▸ **Passage provided**

▼

Jump directly to the Content


Even when you're both at a spiritual standstill, you can help each other reignite your passion for God
My name is Jim, and I'm in a slump. ("Hi, Jim.") It's been two weeks since my last heartfelt prayer—not counting "Lord, help me with this presentation at work" and "Please, God, keep us all safe today." It's been even longer since I spent meaningful time reading my Bible. Oh, it's right there on the table, within arm's reach. I agree with everything that's in there. It's just that . . . well, I'm tired, I'm distracted, I'm not motivated.

More times than I care to admit, this Slumpers Anonymous speech isn't far from the truth. And, be honest: you probably could have attended a few meetings yourself. For whatever reason, you've had the spiritual blues.

Fortunately, marriage can be the ideal spiritual-slump remedy, because usually only one partner is in the slump. The other can be the encourager—you know, "iron sharpens iron." But what do you do when you both careen into the same roadblock? What do you do when neither of you much feels like picking yourself up, let alone your spouse? And when you do finally give a half-hearted effort, everything you try just seems to make things more uncomfortable between you. Meanwhile, you both drift farther from God.

▲

▸ **Stated exercise 1**
Reproduce the article on spiritual slumps in marriage word for word, from "More times than" up to and including "farther from God.".
▸ **Stated exercise 2**
Pick up the article on spiritual slumps in marriage after its final sentence and keep writing it.

▸ **Data rows**

▼

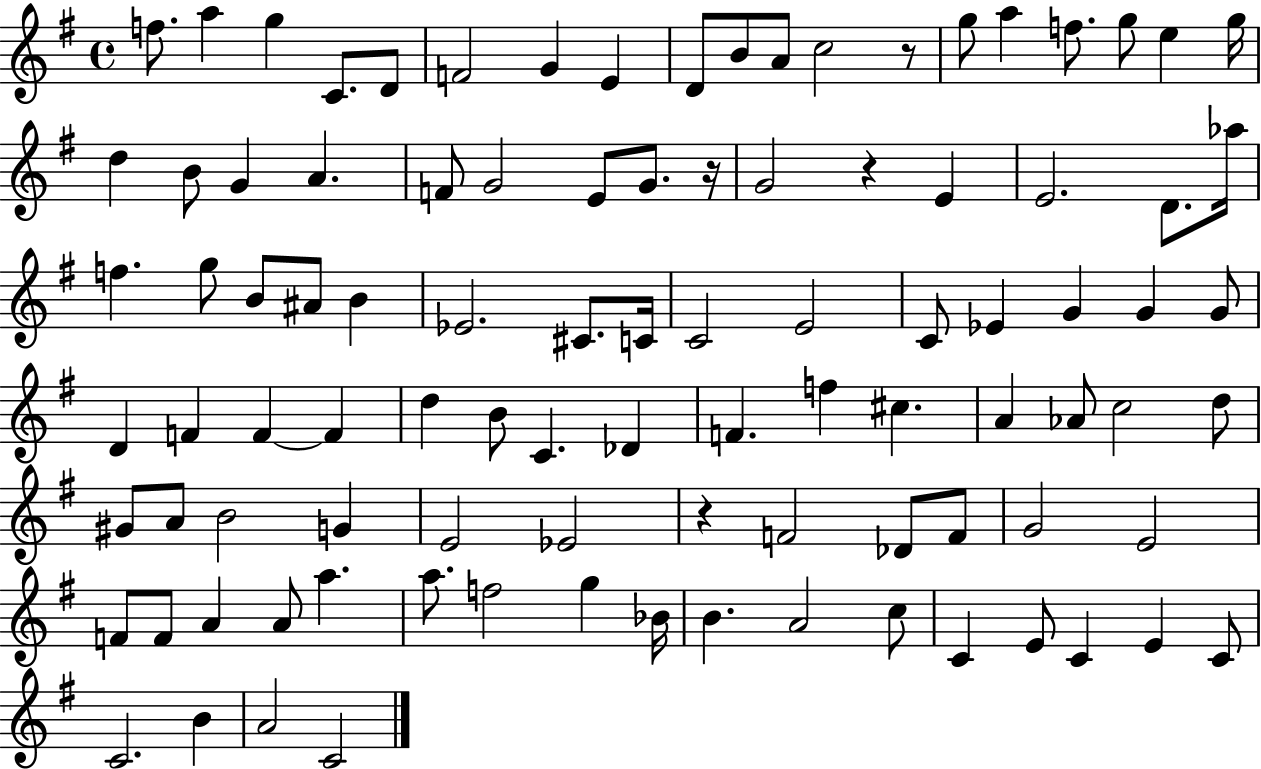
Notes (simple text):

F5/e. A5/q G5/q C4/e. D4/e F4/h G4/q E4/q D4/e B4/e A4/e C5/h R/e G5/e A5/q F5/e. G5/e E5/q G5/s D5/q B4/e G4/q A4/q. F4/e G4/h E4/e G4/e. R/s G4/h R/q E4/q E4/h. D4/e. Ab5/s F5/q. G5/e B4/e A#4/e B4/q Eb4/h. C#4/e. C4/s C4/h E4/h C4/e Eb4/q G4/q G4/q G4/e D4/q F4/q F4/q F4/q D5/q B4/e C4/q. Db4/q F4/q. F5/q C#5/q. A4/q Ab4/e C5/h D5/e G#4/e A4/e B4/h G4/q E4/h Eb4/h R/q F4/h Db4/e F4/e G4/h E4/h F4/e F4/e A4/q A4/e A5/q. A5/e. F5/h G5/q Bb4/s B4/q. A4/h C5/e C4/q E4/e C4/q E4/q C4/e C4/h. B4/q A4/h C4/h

▲
▼

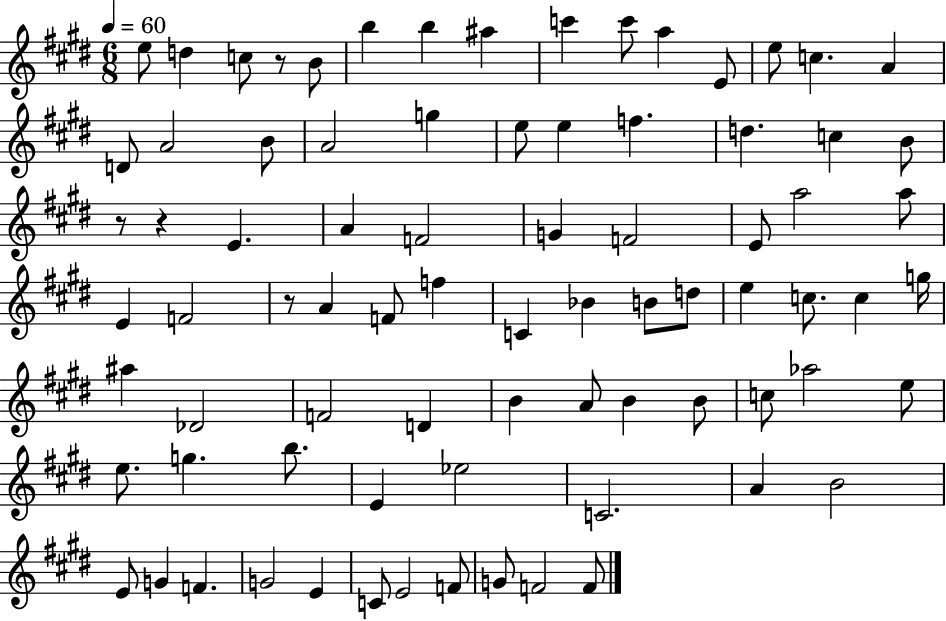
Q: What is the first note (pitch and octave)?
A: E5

▲

▸ **Result 1**
More times than I care to admit, this Slumpers Anonymous speech isn't far from the truth. And, be honest: you probably could have attended a few meetings yourself. For whatever reason, you've had the spiritual blues.

Fortunately, marriage can be the ideal spiritual-slump remedy, because usually only one partner is in the slump. The other can be the encourager—you know, "iron sharpens iron." But what do you do when you both careen into the same roadblock? What do you do when neither of you much feels like picking yourself up, let alone your spouse? And when you do finally give a half-hearted effort, everything you try just seems to make things more uncomfortable between you. Meanwhile, you both drift farther from God.

▸ **Result 2**
Spiritual slump blues

Dean and Mary Ann know how it feels to hit a spiritual wall. Early in their marriage, they tried unsuccessfully to have children. During those years of increasing frustration, their church split, painfully, over doctrinal issues. Rather than choosing sides, Dean and Mary Ann simply stopped going.

"We felt a little abandoned by God," Mary Ann admits. "We weren't necessarily leading sinful lives; we just weren't bearing fruit and growing."

Their situation points to one type of slump: disappointment with God that leads to a "what's the use?" attitude. In a second category, your spiritual life simply gets crowded out. You're going through some of the motions, attending church, praying together once in a while. It's not like you've junked your Christianity to become drug kingpins. But the fire has gone out. Through our own 13 years of marriage, my wife and I can trace some spiritual slumps to times of being overworked or discouraged about our circumstances.

If those don't describe your situation, consider category three: self-imposed distractions. That's not hitting a wall; it's building one. The usual suspects are too much TV, busyness that leaves us too tired to talk about spiritual matters, and activities that consume our creative energy.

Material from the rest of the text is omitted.